Image classification using a convolutional neural network

In this project, we are training a convolutional neural network to classify images of several classes. At the output, we get a trained algorithm that takes an image as input and returns a prediction of the class to which it may belong.

Let's prepare the environment

We will install the necessary packages and configure the environment to display static graphs. In case of problems with libraries, run the command EngeePkg.purge(), which will eliminate all packages except system packages from your system and will allow you to install the necessary packages without compatibility problems.

# Installing the necessary packages
Pkg.add(["Flux", "BSON", "ImageTransformations"])
gr();

The training data is located in several folders in the "training data" directory. Folder names are read from the file system and become class names. We also indicate where the examples for classification (with unknown labels) are located.

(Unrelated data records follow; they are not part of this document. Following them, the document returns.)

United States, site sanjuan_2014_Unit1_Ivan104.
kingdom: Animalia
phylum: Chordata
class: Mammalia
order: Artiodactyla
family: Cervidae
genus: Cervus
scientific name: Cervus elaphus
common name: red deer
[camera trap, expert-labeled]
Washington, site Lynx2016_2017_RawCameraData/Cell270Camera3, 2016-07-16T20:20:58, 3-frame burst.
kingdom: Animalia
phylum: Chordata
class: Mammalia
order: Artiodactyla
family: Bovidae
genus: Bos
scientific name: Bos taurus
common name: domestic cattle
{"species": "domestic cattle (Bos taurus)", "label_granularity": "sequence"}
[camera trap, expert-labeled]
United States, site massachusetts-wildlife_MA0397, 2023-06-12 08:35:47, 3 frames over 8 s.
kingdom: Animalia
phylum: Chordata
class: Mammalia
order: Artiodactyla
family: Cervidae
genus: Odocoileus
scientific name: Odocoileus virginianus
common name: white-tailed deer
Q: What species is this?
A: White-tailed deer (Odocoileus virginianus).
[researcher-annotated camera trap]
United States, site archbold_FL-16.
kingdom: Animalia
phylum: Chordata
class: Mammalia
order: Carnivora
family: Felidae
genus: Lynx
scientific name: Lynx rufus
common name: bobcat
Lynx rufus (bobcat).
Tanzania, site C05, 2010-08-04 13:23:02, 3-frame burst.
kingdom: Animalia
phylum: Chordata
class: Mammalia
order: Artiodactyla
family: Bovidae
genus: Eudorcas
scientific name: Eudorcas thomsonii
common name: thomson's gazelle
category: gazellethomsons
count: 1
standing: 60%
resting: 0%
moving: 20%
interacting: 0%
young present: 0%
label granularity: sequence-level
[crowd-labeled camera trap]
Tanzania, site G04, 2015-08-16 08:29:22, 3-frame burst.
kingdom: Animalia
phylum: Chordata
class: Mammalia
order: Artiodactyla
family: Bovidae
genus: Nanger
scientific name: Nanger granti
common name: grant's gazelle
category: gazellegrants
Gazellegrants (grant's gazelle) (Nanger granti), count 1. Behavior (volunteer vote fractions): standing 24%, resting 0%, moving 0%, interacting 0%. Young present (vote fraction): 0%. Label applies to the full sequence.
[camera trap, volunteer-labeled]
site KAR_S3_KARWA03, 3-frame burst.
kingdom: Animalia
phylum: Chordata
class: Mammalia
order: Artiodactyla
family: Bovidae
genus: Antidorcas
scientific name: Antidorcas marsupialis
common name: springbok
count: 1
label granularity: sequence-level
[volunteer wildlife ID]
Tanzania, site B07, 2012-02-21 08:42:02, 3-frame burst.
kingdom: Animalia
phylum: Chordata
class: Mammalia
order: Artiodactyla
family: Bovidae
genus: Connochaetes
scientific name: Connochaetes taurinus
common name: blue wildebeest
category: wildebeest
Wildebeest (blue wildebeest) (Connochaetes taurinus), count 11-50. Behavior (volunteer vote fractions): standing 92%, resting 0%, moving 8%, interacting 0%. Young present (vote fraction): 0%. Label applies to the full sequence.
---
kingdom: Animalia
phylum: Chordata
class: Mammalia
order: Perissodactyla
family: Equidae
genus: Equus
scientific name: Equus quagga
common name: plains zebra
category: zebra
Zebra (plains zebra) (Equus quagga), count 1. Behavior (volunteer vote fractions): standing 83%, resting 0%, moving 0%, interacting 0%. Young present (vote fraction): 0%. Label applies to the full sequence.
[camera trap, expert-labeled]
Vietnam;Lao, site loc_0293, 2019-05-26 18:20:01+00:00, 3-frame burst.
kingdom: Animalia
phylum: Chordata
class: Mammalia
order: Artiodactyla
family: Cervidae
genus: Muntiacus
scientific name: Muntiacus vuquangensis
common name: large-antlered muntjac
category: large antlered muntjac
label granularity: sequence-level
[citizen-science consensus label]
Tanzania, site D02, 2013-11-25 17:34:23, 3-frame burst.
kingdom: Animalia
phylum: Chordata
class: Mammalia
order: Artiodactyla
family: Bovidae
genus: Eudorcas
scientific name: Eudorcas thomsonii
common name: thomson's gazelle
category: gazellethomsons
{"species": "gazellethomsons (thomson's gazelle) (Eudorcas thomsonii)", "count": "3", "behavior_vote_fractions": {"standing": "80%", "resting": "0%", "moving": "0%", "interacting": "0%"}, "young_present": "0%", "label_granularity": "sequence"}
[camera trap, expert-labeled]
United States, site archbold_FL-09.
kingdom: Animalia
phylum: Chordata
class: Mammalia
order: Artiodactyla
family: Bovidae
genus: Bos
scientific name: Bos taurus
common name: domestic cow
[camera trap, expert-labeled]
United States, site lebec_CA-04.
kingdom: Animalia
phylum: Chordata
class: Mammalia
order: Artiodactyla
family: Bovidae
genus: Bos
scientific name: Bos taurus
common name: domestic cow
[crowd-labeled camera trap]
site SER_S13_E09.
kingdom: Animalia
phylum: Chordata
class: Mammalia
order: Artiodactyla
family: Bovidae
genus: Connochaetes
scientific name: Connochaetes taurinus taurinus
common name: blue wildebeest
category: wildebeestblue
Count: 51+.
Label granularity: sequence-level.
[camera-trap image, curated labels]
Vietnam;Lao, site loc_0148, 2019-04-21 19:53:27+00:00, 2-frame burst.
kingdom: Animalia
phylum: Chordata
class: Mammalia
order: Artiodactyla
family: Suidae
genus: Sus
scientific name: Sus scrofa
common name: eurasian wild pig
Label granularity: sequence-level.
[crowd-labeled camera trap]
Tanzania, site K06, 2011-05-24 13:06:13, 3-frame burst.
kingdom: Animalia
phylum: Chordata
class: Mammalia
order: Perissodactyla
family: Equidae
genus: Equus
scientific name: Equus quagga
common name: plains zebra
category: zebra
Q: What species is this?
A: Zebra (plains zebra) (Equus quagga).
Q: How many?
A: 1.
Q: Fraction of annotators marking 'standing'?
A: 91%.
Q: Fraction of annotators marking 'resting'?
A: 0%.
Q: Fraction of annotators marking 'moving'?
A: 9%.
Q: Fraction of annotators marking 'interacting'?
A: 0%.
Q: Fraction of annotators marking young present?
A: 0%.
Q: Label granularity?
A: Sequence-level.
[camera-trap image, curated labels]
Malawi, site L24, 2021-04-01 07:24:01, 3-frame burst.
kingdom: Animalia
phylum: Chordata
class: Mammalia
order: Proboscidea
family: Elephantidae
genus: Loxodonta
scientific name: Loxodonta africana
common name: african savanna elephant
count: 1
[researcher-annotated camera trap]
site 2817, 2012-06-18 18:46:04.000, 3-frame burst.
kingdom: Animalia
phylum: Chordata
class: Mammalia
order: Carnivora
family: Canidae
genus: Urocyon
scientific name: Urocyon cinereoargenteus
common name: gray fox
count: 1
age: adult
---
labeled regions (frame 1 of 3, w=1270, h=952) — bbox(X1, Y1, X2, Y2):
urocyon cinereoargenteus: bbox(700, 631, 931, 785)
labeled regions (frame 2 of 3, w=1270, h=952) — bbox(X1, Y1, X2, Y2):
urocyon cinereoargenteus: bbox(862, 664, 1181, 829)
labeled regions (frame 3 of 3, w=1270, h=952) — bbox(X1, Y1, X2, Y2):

DATA_DIR = "$(@__DIR__)/training data";
UNKNOWN_DIR = "$(@__DIR__)/unknown";

Model training and validation

In this project, we will train a convolutional model of the following type from scratch:

In the script train.jl The functions that carry out are collected:

Uploading images from class folders, resizing to 128x128, normalization
Calculating the imbalance of classes (how many forks, how many spoons)
Division of data into train/test (stratified, 75%/25%)
** Model Assembly** — convolutional network with BatchNorm and Dropout
Balanced batches — so that in each butch had both classes equally
Augmentation — doubling samples in the dataset by reflection and highlighting
Learning cycle — forward pass, loss calculation, backward pass, weight update
Quality assessment — accuracy, precision, recall on the test
Early stopping — stop if there are no improvements 8 epochs
Saving the best model

include("$(@__DIR__)/_scripts/train.jl")
model, classes = train_model(DATA_DIR; epochs=25, batch_size=16, lr=0.0005, test_split=0.25);

Batch size: 16, Learning rate: 0.0005
Percentage of the test sample: 25.0%
Найдено классов: 2: ["fork", "spoon"]

=== Class distribution ===

Total images: 335 (128×128)
  Fork: 189 images (56.4%)
  spoon: 146 images (43.6%)

=== Data separation ===
  Training: 252 (75.2%)
  Test results: 83 (24.8%)
Model parameters: 607810

=== Training ===
  Epoch 1/25, Train Loss: 1.3937, Train Acc: 44.4%, Test Acc: 44.6% ★ (precision/recall by class: fork: 65.2%/31.9%, Spoon: 46.7%/77.8%)
  Epoch 2/25, Train Loss: 1.3289, Train Acc: 48.0%, Test Acc: 42.2% (precision/recall by class: fork: 75.0%/12.8%, spoon: 45.3%/94.4%)
  Epoch 3/25, Train Loss: 1.3427, Train Acc: 66.3%, Test Acc: 61.4% ★ (precision/recall by class: fork: 63.8%/78.7%, Spoon: 60.0%/41.7%)
  Epoch 4/25, Train Loss: 1.1816, Train Acc: 57.1%, Test Acc: 49.4% (precision/recall by class: fork: 72.7%/17.0%, spoon: 45.8%/91.7%)
  Epoch 5/25, Train Loss: 1.1303, Train Acc: 79.0%, Test Acc: 75.9% ★ (precision/recall by class: fork: 71.7%/80.9%, spoon: 70.0%/58.3%)
  Epoch 6/25, Train Loss: 1.0433, Train Acc: 73.4%, Test Acc: 68.7% (precision/recall by class: fork: 77.8%/74.5%, spoon: 68.4%/72.2%)
  Epoch 7/25, Train Loss: 0.9447, Train Acc: 78.2%, Test Acc: 67.5% (precision/recall by class: fork: 78.0%/68.1%, spoon: 64.3%/75.0%)
  Epoch 8/25, Train Loss: 0.9592, Train Acc: 79.4%, Test Acc: 73.5% (precision/recall by class: fork: 90.6%/61.7%, spoon: 64.7%/91.7%)
  Epoch 9/25, Train Loss: 1.0558, Train Acc: 84.1%, Test Acc: 75.9% (precision/recall by class: fork: 93.8%/63.8%, Spoon: 66.7%/94.4%)
  Epoch 10/25, Train Loss: 0.8999, Train Acc: 81.3%, Test Acc: 67.5% (precision/recall by class: fork: 78.9%/63.8%, spoon: 62.2%/77.8%)
  Epoch 11/25, Train Loss: 0.97, Train Acc: 86.5%, Test Acc: 75.9% (precision/recall by class: fork: 78.3%/76.6%, spoon: 70.3%/72.2%)
  Epoch 12/25, Train Loss: 0.8364, Train Acc: 89.3%, Test Acc: 75.9% (precision/recall by class: fork: 82.9%/72.3%, spoon: 69.0%/80.6%)
  Epoch 13/25, Train Loss: 0.7675, Train Acc: 79.4%, Test Acc: 66.3% (precision/recall by class: fork: 67.7%/89.4%, spoon: 76.2%/44.4%)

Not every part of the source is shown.